━━━━━ SUPPLIED DATA
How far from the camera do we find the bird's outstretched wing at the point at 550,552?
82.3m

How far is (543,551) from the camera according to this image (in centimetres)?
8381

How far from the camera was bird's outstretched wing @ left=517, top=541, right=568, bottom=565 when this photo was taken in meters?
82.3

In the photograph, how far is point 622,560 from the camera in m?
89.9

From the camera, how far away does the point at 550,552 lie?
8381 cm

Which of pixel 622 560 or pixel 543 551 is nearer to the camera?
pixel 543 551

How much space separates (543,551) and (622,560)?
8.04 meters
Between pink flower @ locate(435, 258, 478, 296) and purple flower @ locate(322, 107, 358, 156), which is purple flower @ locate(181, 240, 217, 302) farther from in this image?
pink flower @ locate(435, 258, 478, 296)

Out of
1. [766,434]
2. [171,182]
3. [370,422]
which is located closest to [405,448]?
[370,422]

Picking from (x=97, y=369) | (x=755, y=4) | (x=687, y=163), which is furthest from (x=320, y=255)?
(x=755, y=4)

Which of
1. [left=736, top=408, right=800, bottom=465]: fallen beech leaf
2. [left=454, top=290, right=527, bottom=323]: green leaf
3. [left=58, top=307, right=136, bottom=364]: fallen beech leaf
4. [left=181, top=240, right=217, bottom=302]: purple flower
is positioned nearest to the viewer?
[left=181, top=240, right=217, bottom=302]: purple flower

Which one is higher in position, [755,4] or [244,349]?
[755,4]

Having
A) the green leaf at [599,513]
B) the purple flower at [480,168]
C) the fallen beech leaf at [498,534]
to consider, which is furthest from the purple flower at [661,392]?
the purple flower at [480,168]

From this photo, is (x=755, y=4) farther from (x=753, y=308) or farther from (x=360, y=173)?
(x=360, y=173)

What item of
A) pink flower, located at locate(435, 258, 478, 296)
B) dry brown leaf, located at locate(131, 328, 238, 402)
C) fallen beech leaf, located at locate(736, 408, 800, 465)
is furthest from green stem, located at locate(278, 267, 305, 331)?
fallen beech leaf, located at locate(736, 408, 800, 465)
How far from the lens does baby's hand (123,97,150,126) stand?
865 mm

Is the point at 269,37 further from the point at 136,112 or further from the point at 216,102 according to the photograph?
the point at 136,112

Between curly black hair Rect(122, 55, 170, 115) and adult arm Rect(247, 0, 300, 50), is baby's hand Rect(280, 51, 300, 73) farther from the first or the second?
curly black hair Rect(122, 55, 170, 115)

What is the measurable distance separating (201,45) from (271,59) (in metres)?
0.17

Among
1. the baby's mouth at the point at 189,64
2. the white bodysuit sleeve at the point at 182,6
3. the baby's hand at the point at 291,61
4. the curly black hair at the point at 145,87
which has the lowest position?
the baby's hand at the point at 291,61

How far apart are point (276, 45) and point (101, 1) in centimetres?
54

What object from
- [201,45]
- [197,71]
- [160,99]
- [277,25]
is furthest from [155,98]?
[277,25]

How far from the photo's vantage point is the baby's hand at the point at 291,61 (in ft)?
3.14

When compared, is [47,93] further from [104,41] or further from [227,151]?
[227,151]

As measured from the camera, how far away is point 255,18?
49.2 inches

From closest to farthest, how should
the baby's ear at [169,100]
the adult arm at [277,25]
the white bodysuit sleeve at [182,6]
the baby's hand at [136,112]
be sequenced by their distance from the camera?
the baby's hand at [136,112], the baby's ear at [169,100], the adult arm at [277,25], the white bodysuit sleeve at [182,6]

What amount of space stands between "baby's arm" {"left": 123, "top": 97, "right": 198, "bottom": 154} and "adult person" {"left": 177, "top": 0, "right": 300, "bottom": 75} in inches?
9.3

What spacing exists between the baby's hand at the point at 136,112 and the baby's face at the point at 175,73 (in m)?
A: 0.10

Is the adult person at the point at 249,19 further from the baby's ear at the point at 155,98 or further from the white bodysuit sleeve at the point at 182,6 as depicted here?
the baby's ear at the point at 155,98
━━━━━━━━━━
THE TASK: Please copy out every one of the rows above without changing anything.

REPLY TO THE TASK:
How far from the camera do we find the bird's outstretched wing at the point at 550,552?
82.3m

How far is (543,551) from the camera according to this image (in centimetres)?
8381

How far from the camera was bird's outstretched wing @ left=517, top=541, right=568, bottom=565 when this photo was taken in meters?
82.3

In the photograph, how far is point 622,560 from the camera in m?
89.9

From the camera, how far away does the point at 550,552 lie?
8381 cm

Which of pixel 622 560 or pixel 543 551 is nearer to the camera?
pixel 543 551

How much space separates (543,551) and (622,560)?
8.04 meters
Between pink flower @ locate(435, 258, 478, 296) and purple flower @ locate(322, 107, 358, 156), which is purple flower @ locate(181, 240, 217, 302) farther from in this image?
pink flower @ locate(435, 258, 478, 296)

Out of
1. [766,434]
2. [171,182]
3. [370,422]
which is located closest to [405,448]?
[370,422]

Picking from (x=97, y=369) | (x=755, y=4) | (x=687, y=163), which is furthest from (x=320, y=255)?
(x=755, y=4)

Which of
1. [left=736, top=408, right=800, bottom=465]: fallen beech leaf
2. [left=454, top=290, right=527, bottom=323]: green leaf
3. [left=58, top=307, right=136, bottom=364]: fallen beech leaf
4. [left=181, top=240, right=217, bottom=302]: purple flower
is positioned nearest to the viewer?
[left=181, top=240, right=217, bottom=302]: purple flower

Which one is higher in position, [755,4] or [244,349]?
[755,4]

Having
A) the green leaf at [599,513]
B) the purple flower at [480,168]
C) the fallen beech leaf at [498,534]
to consider, which is furthest from the purple flower at [661,392]?
the purple flower at [480,168]

From this photo, is (x=755, y=4) farther from (x=753, y=308) or farther from (x=360, y=173)?
(x=360, y=173)

What item of
A) pink flower, located at locate(435, 258, 478, 296)
B) dry brown leaf, located at locate(131, 328, 238, 402)
C) fallen beech leaf, located at locate(736, 408, 800, 465)
is furthest from green stem, located at locate(278, 267, 305, 331)?
fallen beech leaf, located at locate(736, 408, 800, 465)
How far from the lens does baby's hand (123,97,150,126) stand?
865 mm

Is the point at 269,37 further from the point at 136,112 or further from the point at 216,102 according to the photograph?
the point at 136,112

Between curly black hair Rect(122, 55, 170, 115) and adult arm Rect(247, 0, 300, 50), is baby's hand Rect(280, 51, 300, 73) farther from the first or the second?
curly black hair Rect(122, 55, 170, 115)

What is the measurable distance separating (201,45) from (271,59) (in metres)?
0.17

Among
1. the baby's mouth at the point at 189,64
2. the white bodysuit sleeve at the point at 182,6
3. the baby's hand at the point at 291,61
4. the curly black hair at the point at 145,87
which has the lowest position?
the baby's hand at the point at 291,61

How far apart are point (276, 45) and point (101, 1) in centimetres?
54

What object from
- [201,45]
- [197,71]
- [160,99]
- [277,25]
is furthest from [155,98]?
[277,25]

How far from the photo's vantage point is the baby's hand at the point at 291,61 (in ft)?
3.14

When compared, is [47,93] further from [104,41] or further from [227,151]?
[227,151]

As measured from the camera, how far away is point 255,18?
49.2 inches

From closest to farthest, how should
the baby's ear at [169,100]
the adult arm at [277,25]
the white bodysuit sleeve at [182,6]
the baby's hand at [136,112]
be sequenced by their distance from the camera?
the baby's hand at [136,112], the baby's ear at [169,100], the adult arm at [277,25], the white bodysuit sleeve at [182,6]

What amount of space stands between "baby's arm" {"left": 123, "top": 97, "right": 198, "bottom": 154} and "adult person" {"left": 177, "top": 0, "right": 300, "bottom": 75} in inches?
9.3

What spacing exists between the baby's hand at the point at 136,112 and the baby's face at the point at 175,73 (in m)?
A: 0.10

Is the adult person at the point at 249,19 further from the baby's ear at the point at 155,98 or further from the white bodysuit sleeve at the point at 182,6 as depicted here?
the baby's ear at the point at 155,98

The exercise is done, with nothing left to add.